小問 1 » 課題文で、なくした物を捜した場所として挙げられているものをすべて書き出しなさい。

━━━ 課題文 ━━━

僕はベッドホンをなくした。しかも自宅で。

airpodsみたいなのだと絶対なくすからなるだけデカくてなくさないやつを買ったのに。

僕はベッドホンをなくした。しかも自宅で。


 自宅でなくしたのならすぐに出てくるだろうとお思いのあなた。物事はそう簡単に出来てはいない。

ホコリがたまるベッドの下、積み上げられた本の隙間、もう数年コンセントすらさしてないテレビの裏。

ありとあらゆる場所をくまなくじっくりと捜索したが出てこないのだ。これはもはや、無くし物のレベルではなく神隠しとかそういった類のレベルだ。そのレベルで見つからないのである。自宅でなくしたのに。



 無くし物の思い出。ラジオ体操のスタンプ、ファンタピーチのスッとする炭酸、ザリガニが釣れた時のグッとなる重さ。小学3年生の時の8月31日。長かった夏休みの最終の日。多くの子供たちがそうであるように僕もまた死んだような顔をしていた。

小学生における夏休みの義務、そう、夏休みの宿題である。自由研究、読者感想文、学習ドリル。そういったものは割と適度にすんなりこなしていく要領だけあったので問題なかった。

問題だったのは、挨拶をしたとか勉強をしたとかそういうのを毎日記録する表みたいなやつだ。

━━━ 提示資料 ━━━

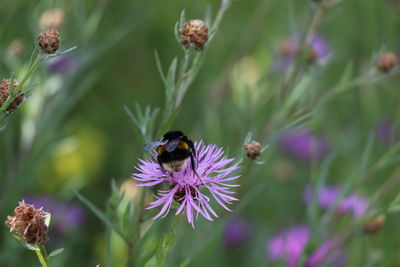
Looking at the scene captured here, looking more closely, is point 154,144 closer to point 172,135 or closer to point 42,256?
point 172,135

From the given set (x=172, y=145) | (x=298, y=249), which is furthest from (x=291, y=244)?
(x=172, y=145)

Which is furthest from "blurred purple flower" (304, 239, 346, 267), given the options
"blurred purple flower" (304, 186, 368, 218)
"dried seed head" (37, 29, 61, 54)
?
"dried seed head" (37, 29, 61, 54)

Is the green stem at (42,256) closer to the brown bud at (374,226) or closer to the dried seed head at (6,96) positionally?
the dried seed head at (6,96)

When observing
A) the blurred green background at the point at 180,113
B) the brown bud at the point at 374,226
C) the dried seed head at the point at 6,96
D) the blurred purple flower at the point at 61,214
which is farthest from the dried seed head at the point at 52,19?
the brown bud at the point at 374,226

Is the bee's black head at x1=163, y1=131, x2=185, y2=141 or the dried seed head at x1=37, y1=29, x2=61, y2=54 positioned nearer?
the dried seed head at x1=37, y1=29, x2=61, y2=54

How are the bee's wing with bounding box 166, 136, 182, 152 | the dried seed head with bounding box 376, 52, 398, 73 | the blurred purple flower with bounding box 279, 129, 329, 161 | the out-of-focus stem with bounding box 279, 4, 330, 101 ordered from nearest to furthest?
the bee's wing with bounding box 166, 136, 182, 152
the dried seed head with bounding box 376, 52, 398, 73
the out-of-focus stem with bounding box 279, 4, 330, 101
the blurred purple flower with bounding box 279, 129, 329, 161

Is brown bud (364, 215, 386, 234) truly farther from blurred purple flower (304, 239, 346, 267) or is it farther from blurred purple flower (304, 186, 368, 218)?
blurred purple flower (304, 186, 368, 218)

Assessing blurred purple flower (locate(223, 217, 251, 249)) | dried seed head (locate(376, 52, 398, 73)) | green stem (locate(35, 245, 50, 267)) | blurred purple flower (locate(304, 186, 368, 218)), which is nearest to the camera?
green stem (locate(35, 245, 50, 267))
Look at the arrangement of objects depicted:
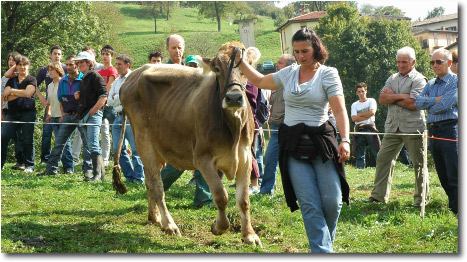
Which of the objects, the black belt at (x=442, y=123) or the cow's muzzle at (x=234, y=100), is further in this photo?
the black belt at (x=442, y=123)

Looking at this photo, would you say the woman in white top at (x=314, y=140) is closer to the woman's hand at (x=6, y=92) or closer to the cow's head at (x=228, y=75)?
the cow's head at (x=228, y=75)

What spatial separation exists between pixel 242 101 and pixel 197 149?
106 cm

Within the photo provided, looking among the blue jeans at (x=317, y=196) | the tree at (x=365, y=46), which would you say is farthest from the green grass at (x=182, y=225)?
the tree at (x=365, y=46)

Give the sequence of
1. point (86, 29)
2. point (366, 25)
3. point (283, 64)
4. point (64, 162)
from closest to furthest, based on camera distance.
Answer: point (283, 64), point (64, 162), point (86, 29), point (366, 25)

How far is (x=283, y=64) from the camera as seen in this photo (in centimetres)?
1006

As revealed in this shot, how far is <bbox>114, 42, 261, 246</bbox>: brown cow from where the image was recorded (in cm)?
637

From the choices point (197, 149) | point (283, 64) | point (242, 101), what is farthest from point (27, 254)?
point (283, 64)

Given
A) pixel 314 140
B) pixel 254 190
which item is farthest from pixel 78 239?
pixel 254 190

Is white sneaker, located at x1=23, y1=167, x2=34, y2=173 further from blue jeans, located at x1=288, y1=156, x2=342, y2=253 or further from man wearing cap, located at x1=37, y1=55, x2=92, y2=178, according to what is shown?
blue jeans, located at x1=288, y1=156, x2=342, y2=253

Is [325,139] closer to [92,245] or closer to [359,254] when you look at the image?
[359,254]

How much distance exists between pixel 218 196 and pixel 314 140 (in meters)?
1.62

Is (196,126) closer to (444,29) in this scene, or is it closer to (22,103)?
(22,103)

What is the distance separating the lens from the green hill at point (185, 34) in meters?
54.3

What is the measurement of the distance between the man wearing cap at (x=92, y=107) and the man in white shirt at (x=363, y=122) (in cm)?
629
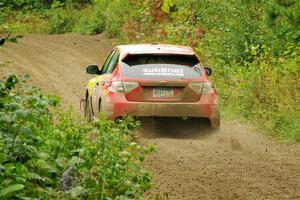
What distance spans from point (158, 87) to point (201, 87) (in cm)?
72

━━━

小問 2 » 提示資料のうち、「What is the measurement」を含む行から始まり提示資料の最後で終わる部分を、「distance」を「length」に改めて書き直しなさい。ほかの箇所は変えず、画像は含めないこと。

模範解答 1 »
ホコリがたまるベッドの下
積み上げられた本の隙間
もう数年コンセントすらさしてないテレビの裏

模範解答 2 »
What is the measurement of the length between the man wearing cap at (x=92, y=107) and the man in white shirt at (x=363, y=122) (in cm)?
629
What length spans from point (158, 87) to point (201, 87) (in cm)?
72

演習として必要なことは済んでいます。